C’était un soir d’hiver, en janvier je crois, je me trouvais à un
carrefour éclairé par un lampadaire, et tout-à-coup, ce fut comme si un
voile se déchirait, et je réalisai que ce qui était là, devant moi,
existait. Ce lampadaire, cette place, cette lumière. J’en fus renversé.
A partir de ce moment, tout ce sur quoi se posait mon regard, pourvu
que je le fisse avec une certaine attention, me parlait de sa présence:
aussi bien le radiateur (il m’a beaucoup parlé )
qu'un livre posé sur la table. Ces expériences me semblent correspondre
aux Instants que décrit Jourdain. Deux mois plus tard environ, je me
trouvais dans la chambre que j’avais encore chez mes parents, assis à
mon bureau, réfléchissant à je ne sais plus quoi, quand brusquement, un
autre rideau se déchira en moi. Non plus entre moi et la réalité
extérieure, mais à l’intérieur de moi, entre un moi que j’étais
convaincu de connaître à fond, pour la simple raison qu’il était moi et
que j’étais lui, et un autre moi, que je découvrais avec stupéfaction,
un moi vivant, qui se répandant dans l’être entier, qui en épousait
parfaitement, et depuis toujours, l’intégralité des formes. Un moi qui
n’était pas simplement ce petit miroir en qui la réalité venait se
refléter, mais qui contenait en lui la totalité de l’être.
Ce sont ces ceux caractères qui seuls m’apparurent à l’époque comme
saillant: la Réalité, et ce que Pierre Weil nomme le Sentiment de
dissolution
du moi. Je n’utilisais pour ma part pas ce terme, car je n’avais pas eu
le sentiment de me dissoudre. Plutôt de naître. “Dissolution” me semble
relever d’une perspective bouddhiste, à laquelle je peux toutefois
adhérer après-coup, car effectivement, dans la mesure où le moi devient
tout, l’enveloppe qui l’entourait (l'ego) se dissout. Les termes que
j’utilisais à l’époque étaient: “la
réalité de la Réalité”, et “moi vivant”.

## Extraits de données
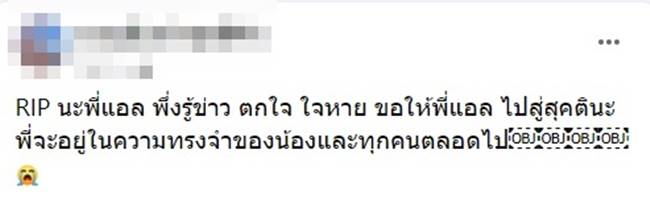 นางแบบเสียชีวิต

* * *

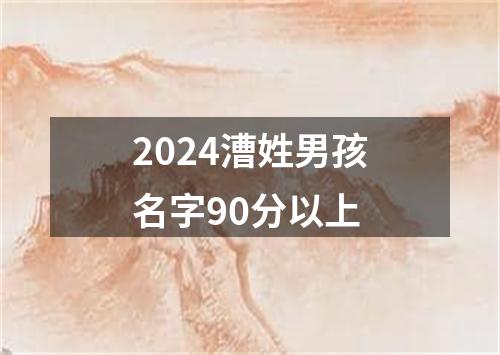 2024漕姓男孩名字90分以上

## Objectif
Reformulez sous forme de liste le paragraphe de l'extrait qui commence par « C’était un soir d’hiver » en gardant ses faits principaux.

## Réponse
- Un soir d'hiver, probablement en janvier, à un carrefour éclairé par un lampadaire : un voile se déchire soudain et je réalise que ce qui est devant moi existe (le lampadaire, la place, la lumière). C'est un choc.
- Dès lors, tout ce que je regarde avec une certaine attention me parle de sa présence, du radiateur à un livre posé sur la table.
- Ces expériences semblent correspondre aux Instants décrits par Jourdain.
- Environ deux mois plus tard, assis à mon bureau dans la chambre que j'ai encore chez mes parents, un autre rideau se déchire brusquement, cette fois à l'intérieur de moi.
- Il sépare un moi que je croyais connaître à fond d'un autre moi, découvert avec stupéfaction : un moi vivant, répandu dans l'être entier, dont il épouse depuis toujours l'intégralité des formes.
- Ce moi n'est pas un simple petit miroir où la réalité se reflète. Il contient en lui la totalité de l'être.